# 我才不要



## viajero_canjeado

Hi forumers,

The tsai2 in this clause is what's throwing me for a loop. Here's the context:

Person A: Do you want to go out again tomorrow?
Person B: No, I'd better not. My mom wants me to spend some time with the family. If I go out with you every night, my mom will start to resent you.. and that's no good. 我才不要.

Is the tsai2 here like saying: "suo3 yi3 wo3 bu2 yao4"? Something like "for that reason, i'd rather not"?

You see, I understand the meaning of the sentence overall, it means 我不要.. but what nuance or shade of meaning does the tsai2 contribute?

Thanks!


----------



## Ghabi

For example: 

-你真聰明！ (How clever you are!)
-不,你才是聰明。(No, it's you who's clever.)

So when you say "我才不要", it's like "it's you who want it!", "I don't know about you, but I certainly don't want it!"


----------



## vincentLi

“才”有强调与前文内容相同或相反意义的作用，后面一般会加一个语气词“呢”（interj）。
你吃吗？
我不吃（我才不吃呢）
你走吗？
我不走（我才不走呢）
不一定用于否定句中，肯定句也可以。
这个好吃。（这个才好吃呢！）

另外也可以用于两者或多者的比较：
这个人真高！（那个人才高呢！）
你真厉害！（他才厉害呢！）


----------



## viajero_canjeado

Okay, so tsai2 can function as an intensifier and as an indicator of difference. So, like in the original sentence, the meaning is best translated along these lines:

_I_ sure don't want that.
As for me, that's not what I want. (which is much like Ghabi's "i don't know about you, but.." - great translation!

But then there's another similar but vastly different phrase: "I _sure_ don't want that." In this sentence, the speaker isn't implying that the dui4 fang1 does want the negative consequence, but is rather emphasizing his or her own aversion toward the hypothetical negative situation.

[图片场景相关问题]
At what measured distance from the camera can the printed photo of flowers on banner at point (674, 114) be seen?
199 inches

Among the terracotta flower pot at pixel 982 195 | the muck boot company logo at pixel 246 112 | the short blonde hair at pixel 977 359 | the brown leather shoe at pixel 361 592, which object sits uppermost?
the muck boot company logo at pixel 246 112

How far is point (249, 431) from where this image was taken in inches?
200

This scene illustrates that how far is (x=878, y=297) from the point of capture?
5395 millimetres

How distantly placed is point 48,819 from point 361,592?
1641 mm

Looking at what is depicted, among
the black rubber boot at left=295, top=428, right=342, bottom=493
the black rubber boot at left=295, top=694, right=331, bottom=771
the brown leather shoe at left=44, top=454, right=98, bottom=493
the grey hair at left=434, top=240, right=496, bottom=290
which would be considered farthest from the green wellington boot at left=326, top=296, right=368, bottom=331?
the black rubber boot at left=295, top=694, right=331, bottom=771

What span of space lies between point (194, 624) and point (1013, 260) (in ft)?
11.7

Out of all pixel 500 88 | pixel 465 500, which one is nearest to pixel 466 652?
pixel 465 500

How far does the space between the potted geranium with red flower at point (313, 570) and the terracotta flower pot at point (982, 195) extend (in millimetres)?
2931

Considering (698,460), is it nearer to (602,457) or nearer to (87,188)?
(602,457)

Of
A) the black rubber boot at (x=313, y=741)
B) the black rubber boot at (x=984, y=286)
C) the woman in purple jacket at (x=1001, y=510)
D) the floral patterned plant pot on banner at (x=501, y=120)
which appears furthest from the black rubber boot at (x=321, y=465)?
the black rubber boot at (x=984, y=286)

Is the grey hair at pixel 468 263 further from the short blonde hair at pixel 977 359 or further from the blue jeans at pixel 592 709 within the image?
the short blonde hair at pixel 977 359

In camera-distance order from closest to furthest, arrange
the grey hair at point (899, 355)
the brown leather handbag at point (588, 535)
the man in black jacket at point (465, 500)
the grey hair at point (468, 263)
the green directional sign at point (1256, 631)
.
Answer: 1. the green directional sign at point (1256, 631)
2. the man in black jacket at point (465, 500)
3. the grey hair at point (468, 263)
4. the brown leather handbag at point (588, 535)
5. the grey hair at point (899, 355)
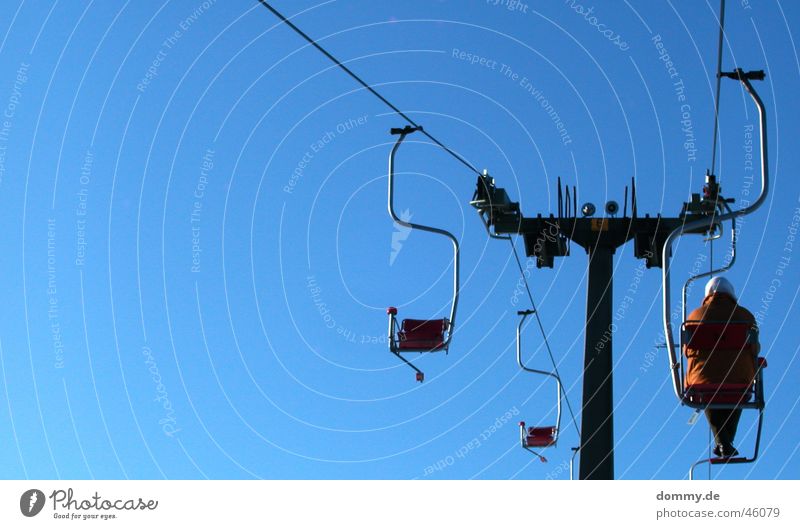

## 待解问题
请给出讨论“才”字用法的帖子中从“The tsai2 in”起至“the tsai2 contribute?”止的一段原文，一字不改。

## 本题答案
The tsai2 in this clause is what's throwing me for a loop. Here's the context:

Person A: Do you want to go out again tomorrow?
Person B: No, I'd better not. My mom wants me to spend some time with the family. If I go out with you every night, my mom will start to resent you.. and that's no good. 我才不要.

Is the tsai2 here like saying: "suo3 yi3 wo3 bu2 yao4"? Something like "for that reason, i'd rather not"?

You see, I understand the meaning of the sentence overall, it means 我不要.. but what nuance or shade of meaning does the tsai2 contribute?